> TEXT SEGMENT:
-- START --
I go back to work on Monday so as I normally have Saturdays and Sundays off today is the last day of my Chinese New Year Holiday. My wife and I were sick over Christmas and had a generally miserable time coughing and sneezing and stayed wrapped up on the couch watching TV. However, this past week has been everything that Christmas wasn't.
We had a couple of marines from the USS Tarawa come over for dinner on New Year's Eve and taking them around to shop in Causeway Bay was fun. We fed them lunch at a BBQ buffet and dinner at our home. Man, could those boys eat! If they are half as good with an M16 as they are with a knife and fork then they are probably the best soldiers in the history of the Marine Corps. (Dan and Rusty, if you are reading this good luck and God speed!)
We also paid to go on a couple of local tours which took us to places in Hong Kong that we seldom go and that also allowed us to watch the Chinese New Year fireworks from a ferry in the harbor. If anybody reading this ever has the opportunity to see the fireworks in Hong Kong you should. They do them as good anywhere on Earth. Great sight.
I shall return to work on Monday, rested and refreshed after a good break.
The Chinese lunar year revolves around the Chinese zodiac signs which are part of Chinese culture. I've always found Chinese Buddhism to be somewhat strange. Buddhism as practiced in Chana mixes tradition and religion and Confucian teachings into a big hodgepodge of practices that are, according to my stunningly attractive Chinese wife of nearly 20 years, somewhat confusing even to the practitioners. When it comes to Chinese Buddhism I'm not sure just exactly what is a dearly held dogma like the resurrection and what is simply an ornament that has been grafted in like the Easter Bunny. That I cannot distinguish these two kinds of things in Chinese Buddhism makes it all the more confusing to me.
Even though I'm a Christian I can kind of see why someone would be attracted to say Hinduism or Islam. But the Chinese "Good Land Buddhism" is just strange. There are hundreds, if not thousands of gods though there appear to be only five or six major ones. However, it isn't the number of gods as it is that much of what the Chinese Buddhists call religion seems to me to be completely different from almost what every other religion teaches.
-- END --
> STORED DATA:
-- START --
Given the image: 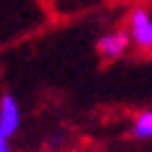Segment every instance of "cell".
Listing matches in <instances>:
<instances>
[{"mask_svg":"<svg viewBox=\"0 0 152 152\" xmlns=\"http://www.w3.org/2000/svg\"><path fill=\"white\" fill-rule=\"evenodd\" d=\"M130 135L135 140H152V110H142L132 117Z\"/></svg>","mask_w":152,"mask_h":152,"instance_id":"277c9868","label":"cell"},{"mask_svg":"<svg viewBox=\"0 0 152 152\" xmlns=\"http://www.w3.org/2000/svg\"><path fill=\"white\" fill-rule=\"evenodd\" d=\"M127 33L132 40V48L152 53V12L147 8H135L127 18Z\"/></svg>","mask_w":152,"mask_h":152,"instance_id":"6da1fadb","label":"cell"},{"mask_svg":"<svg viewBox=\"0 0 152 152\" xmlns=\"http://www.w3.org/2000/svg\"><path fill=\"white\" fill-rule=\"evenodd\" d=\"M23 125V110L20 102L12 92H3L0 95V132L5 137H12Z\"/></svg>","mask_w":152,"mask_h":152,"instance_id":"3957f363","label":"cell"},{"mask_svg":"<svg viewBox=\"0 0 152 152\" xmlns=\"http://www.w3.org/2000/svg\"><path fill=\"white\" fill-rule=\"evenodd\" d=\"M0 152H10V137H5L0 132Z\"/></svg>","mask_w":152,"mask_h":152,"instance_id":"5b68a950","label":"cell"},{"mask_svg":"<svg viewBox=\"0 0 152 152\" xmlns=\"http://www.w3.org/2000/svg\"><path fill=\"white\" fill-rule=\"evenodd\" d=\"M130 45H132L130 33H127V30L115 28V30H107V33L100 35L97 53H100V58H102V60H120L130 50Z\"/></svg>","mask_w":152,"mask_h":152,"instance_id":"7a4b0ae2","label":"cell"}]
</instances>
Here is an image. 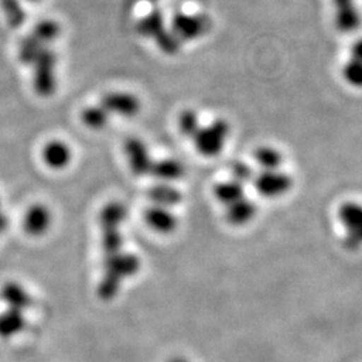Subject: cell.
Here are the masks:
<instances>
[{
    "instance_id": "9",
    "label": "cell",
    "mask_w": 362,
    "mask_h": 362,
    "mask_svg": "<svg viewBox=\"0 0 362 362\" xmlns=\"http://www.w3.org/2000/svg\"><path fill=\"white\" fill-rule=\"evenodd\" d=\"M43 164L52 170H65L73 164L74 151L70 144L62 139H52L42 146Z\"/></svg>"
},
{
    "instance_id": "11",
    "label": "cell",
    "mask_w": 362,
    "mask_h": 362,
    "mask_svg": "<svg viewBox=\"0 0 362 362\" xmlns=\"http://www.w3.org/2000/svg\"><path fill=\"white\" fill-rule=\"evenodd\" d=\"M334 22L339 31L351 33L361 25V13L354 0H333Z\"/></svg>"
},
{
    "instance_id": "17",
    "label": "cell",
    "mask_w": 362,
    "mask_h": 362,
    "mask_svg": "<svg viewBox=\"0 0 362 362\" xmlns=\"http://www.w3.org/2000/svg\"><path fill=\"white\" fill-rule=\"evenodd\" d=\"M167 28L168 27L165 23V18L158 8H155L151 13H146L136 25L137 33L143 38L152 39V40L158 38Z\"/></svg>"
},
{
    "instance_id": "10",
    "label": "cell",
    "mask_w": 362,
    "mask_h": 362,
    "mask_svg": "<svg viewBox=\"0 0 362 362\" xmlns=\"http://www.w3.org/2000/svg\"><path fill=\"white\" fill-rule=\"evenodd\" d=\"M146 226L158 235H170L179 227V218L172 208L151 204L144 212Z\"/></svg>"
},
{
    "instance_id": "28",
    "label": "cell",
    "mask_w": 362,
    "mask_h": 362,
    "mask_svg": "<svg viewBox=\"0 0 362 362\" xmlns=\"http://www.w3.org/2000/svg\"><path fill=\"white\" fill-rule=\"evenodd\" d=\"M26 1H30V3H39V1H42V0H26Z\"/></svg>"
},
{
    "instance_id": "24",
    "label": "cell",
    "mask_w": 362,
    "mask_h": 362,
    "mask_svg": "<svg viewBox=\"0 0 362 362\" xmlns=\"http://www.w3.org/2000/svg\"><path fill=\"white\" fill-rule=\"evenodd\" d=\"M255 175L257 173L254 172L252 167L243 161H236L231 165V180L238 181L245 187L247 184H252Z\"/></svg>"
},
{
    "instance_id": "14",
    "label": "cell",
    "mask_w": 362,
    "mask_h": 362,
    "mask_svg": "<svg viewBox=\"0 0 362 362\" xmlns=\"http://www.w3.org/2000/svg\"><path fill=\"white\" fill-rule=\"evenodd\" d=\"M185 175L184 164L176 158H160L155 160L149 176L155 177L158 182H175L180 180Z\"/></svg>"
},
{
    "instance_id": "4",
    "label": "cell",
    "mask_w": 362,
    "mask_h": 362,
    "mask_svg": "<svg viewBox=\"0 0 362 362\" xmlns=\"http://www.w3.org/2000/svg\"><path fill=\"white\" fill-rule=\"evenodd\" d=\"M98 103L104 106L105 110L112 118H134L143 110V103L140 97L132 91H107Z\"/></svg>"
},
{
    "instance_id": "23",
    "label": "cell",
    "mask_w": 362,
    "mask_h": 362,
    "mask_svg": "<svg viewBox=\"0 0 362 362\" xmlns=\"http://www.w3.org/2000/svg\"><path fill=\"white\" fill-rule=\"evenodd\" d=\"M342 76L348 82V85L357 89H362V61L349 58L344 66Z\"/></svg>"
},
{
    "instance_id": "19",
    "label": "cell",
    "mask_w": 362,
    "mask_h": 362,
    "mask_svg": "<svg viewBox=\"0 0 362 362\" xmlns=\"http://www.w3.org/2000/svg\"><path fill=\"white\" fill-rule=\"evenodd\" d=\"M214 196L220 204L227 207L246 196V187L238 181L231 180V179L221 181L214 187Z\"/></svg>"
},
{
    "instance_id": "12",
    "label": "cell",
    "mask_w": 362,
    "mask_h": 362,
    "mask_svg": "<svg viewBox=\"0 0 362 362\" xmlns=\"http://www.w3.org/2000/svg\"><path fill=\"white\" fill-rule=\"evenodd\" d=\"M0 299L6 308L27 311L33 305V297L26 287L19 282H7L0 288Z\"/></svg>"
},
{
    "instance_id": "16",
    "label": "cell",
    "mask_w": 362,
    "mask_h": 362,
    "mask_svg": "<svg viewBox=\"0 0 362 362\" xmlns=\"http://www.w3.org/2000/svg\"><path fill=\"white\" fill-rule=\"evenodd\" d=\"M26 311L6 308L0 313V337L10 339L19 336L27 326Z\"/></svg>"
},
{
    "instance_id": "22",
    "label": "cell",
    "mask_w": 362,
    "mask_h": 362,
    "mask_svg": "<svg viewBox=\"0 0 362 362\" xmlns=\"http://www.w3.org/2000/svg\"><path fill=\"white\" fill-rule=\"evenodd\" d=\"M177 124H179V130H180L181 134L191 140L194 139L197 130L202 128L200 117L197 115V112H194V109L182 110L179 115Z\"/></svg>"
},
{
    "instance_id": "25",
    "label": "cell",
    "mask_w": 362,
    "mask_h": 362,
    "mask_svg": "<svg viewBox=\"0 0 362 362\" xmlns=\"http://www.w3.org/2000/svg\"><path fill=\"white\" fill-rule=\"evenodd\" d=\"M3 7L8 22L13 26H21L23 23L25 13L16 0H3Z\"/></svg>"
},
{
    "instance_id": "27",
    "label": "cell",
    "mask_w": 362,
    "mask_h": 362,
    "mask_svg": "<svg viewBox=\"0 0 362 362\" xmlns=\"http://www.w3.org/2000/svg\"><path fill=\"white\" fill-rule=\"evenodd\" d=\"M168 362H191L187 357H182V356H175L172 358H169Z\"/></svg>"
},
{
    "instance_id": "5",
    "label": "cell",
    "mask_w": 362,
    "mask_h": 362,
    "mask_svg": "<svg viewBox=\"0 0 362 362\" xmlns=\"http://www.w3.org/2000/svg\"><path fill=\"white\" fill-rule=\"evenodd\" d=\"M252 185L260 196L266 199H278L291 191L294 181L293 177L282 169L260 170L255 175Z\"/></svg>"
},
{
    "instance_id": "1",
    "label": "cell",
    "mask_w": 362,
    "mask_h": 362,
    "mask_svg": "<svg viewBox=\"0 0 362 362\" xmlns=\"http://www.w3.org/2000/svg\"><path fill=\"white\" fill-rule=\"evenodd\" d=\"M58 54L52 46L39 52L30 66L33 70V89L40 98H50L58 89Z\"/></svg>"
},
{
    "instance_id": "6",
    "label": "cell",
    "mask_w": 362,
    "mask_h": 362,
    "mask_svg": "<svg viewBox=\"0 0 362 362\" xmlns=\"http://www.w3.org/2000/svg\"><path fill=\"white\" fill-rule=\"evenodd\" d=\"M211 22L204 15L177 13L170 23V31L182 42H192L204 37L209 30Z\"/></svg>"
},
{
    "instance_id": "18",
    "label": "cell",
    "mask_w": 362,
    "mask_h": 362,
    "mask_svg": "<svg viewBox=\"0 0 362 362\" xmlns=\"http://www.w3.org/2000/svg\"><path fill=\"white\" fill-rule=\"evenodd\" d=\"M112 116L105 110L104 106L97 104L86 106L81 113V121L82 124L93 132H101L106 129L110 124Z\"/></svg>"
},
{
    "instance_id": "26",
    "label": "cell",
    "mask_w": 362,
    "mask_h": 362,
    "mask_svg": "<svg viewBox=\"0 0 362 362\" xmlns=\"http://www.w3.org/2000/svg\"><path fill=\"white\" fill-rule=\"evenodd\" d=\"M8 224H10L8 216L6 215V212L0 211V236H1V233L8 228Z\"/></svg>"
},
{
    "instance_id": "8",
    "label": "cell",
    "mask_w": 362,
    "mask_h": 362,
    "mask_svg": "<svg viewBox=\"0 0 362 362\" xmlns=\"http://www.w3.org/2000/svg\"><path fill=\"white\" fill-rule=\"evenodd\" d=\"M124 153L133 175L149 176L155 158L144 140L139 137L128 139L124 144Z\"/></svg>"
},
{
    "instance_id": "21",
    "label": "cell",
    "mask_w": 362,
    "mask_h": 362,
    "mask_svg": "<svg viewBox=\"0 0 362 362\" xmlns=\"http://www.w3.org/2000/svg\"><path fill=\"white\" fill-rule=\"evenodd\" d=\"M61 33H62V27L59 25V22L54 19H43L34 26L30 34L38 39L42 45L52 46L55 40L61 37Z\"/></svg>"
},
{
    "instance_id": "3",
    "label": "cell",
    "mask_w": 362,
    "mask_h": 362,
    "mask_svg": "<svg viewBox=\"0 0 362 362\" xmlns=\"http://www.w3.org/2000/svg\"><path fill=\"white\" fill-rule=\"evenodd\" d=\"M338 220L344 228V246L349 251L362 250V204L348 202L338 209Z\"/></svg>"
},
{
    "instance_id": "7",
    "label": "cell",
    "mask_w": 362,
    "mask_h": 362,
    "mask_svg": "<svg viewBox=\"0 0 362 362\" xmlns=\"http://www.w3.org/2000/svg\"><path fill=\"white\" fill-rule=\"evenodd\" d=\"M54 224V214L52 208L45 203H35L27 208L22 227L23 231L31 238H42L47 235Z\"/></svg>"
},
{
    "instance_id": "13",
    "label": "cell",
    "mask_w": 362,
    "mask_h": 362,
    "mask_svg": "<svg viewBox=\"0 0 362 362\" xmlns=\"http://www.w3.org/2000/svg\"><path fill=\"white\" fill-rule=\"evenodd\" d=\"M226 208V220L233 227H245L255 219L258 214L257 204L245 196Z\"/></svg>"
},
{
    "instance_id": "20",
    "label": "cell",
    "mask_w": 362,
    "mask_h": 362,
    "mask_svg": "<svg viewBox=\"0 0 362 362\" xmlns=\"http://www.w3.org/2000/svg\"><path fill=\"white\" fill-rule=\"evenodd\" d=\"M254 160L260 170L281 169L284 164V156L281 153V151L270 145L259 146L258 149L254 152Z\"/></svg>"
},
{
    "instance_id": "2",
    "label": "cell",
    "mask_w": 362,
    "mask_h": 362,
    "mask_svg": "<svg viewBox=\"0 0 362 362\" xmlns=\"http://www.w3.org/2000/svg\"><path fill=\"white\" fill-rule=\"evenodd\" d=\"M231 134V125L223 119H215L197 130L192 139L194 149L203 157H216L220 155Z\"/></svg>"
},
{
    "instance_id": "15",
    "label": "cell",
    "mask_w": 362,
    "mask_h": 362,
    "mask_svg": "<svg viewBox=\"0 0 362 362\" xmlns=\"http://www.w3.org/2000/svg\"><path fill=\"white\" fill-rule=\"evenodd\" d=\"M148 199L151 204L173 209L181 204L182 194L170 182H157L148 189Z\"/></svg>"
}]
</instances>
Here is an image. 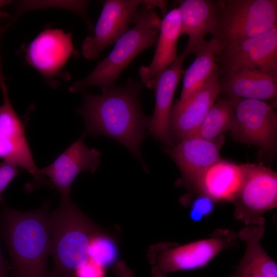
-- END --
> PROBLEM 1:
Retype the Chinese New Year post word for word, starting with "I go back to" and going on through "that Christmas wasn't.".
> PROBLEM 2:
Extend the Chinese New Year post above the entries, beginning right after its final sentence.

> EXERCISE ANSWER 1:
I go back to work on Monday so as I normally have Saturdays and Sundays off today is the last day of my Chinese New Year Holiday. My wife and I were sick over Christmas and had a generally miserable time coughing and sneezing and stayed wrapped up on the couch watching TV. However, this past week has been everything that Christmas wasn't.

> EXERCISE ANSWER 2:
Christians are told to be "In the world but not of the world." Islam exhorts it followers to have a rather severe, almost ascetic stance towards the material world. Hinduism doesn't believe that the world really exist. In Chinese Buddhism, they have a god that people pray to receive wealth from. James said "Money is the root of much evil" but in China they say, the lack of money is the sum of all evil.
The God of Fortune, whose name is Zambala, is one of the most frequently seen symbols on the streets and in the temples during Chinese New Year. One of the local tours we were on visited a temple in Repulse Bay. The tour guide gave the people on the bus instructions on how to stroke the statue of the God of Fortune so that their prayers for wealth would be granted. I didn't ask her why, if she is such an expert at this, she was still having to earn money leading tours. Maybe she just likes her work.
Zambala isn't really a major god in the traditional Chinese religion. However, at Chinese New Year, he is everywhere. It appears to me that he actually has quite a following. While he is there in Hinduism I don't think he has quite the same following in India that he has in Hong Kong, Taiwan and the PRC.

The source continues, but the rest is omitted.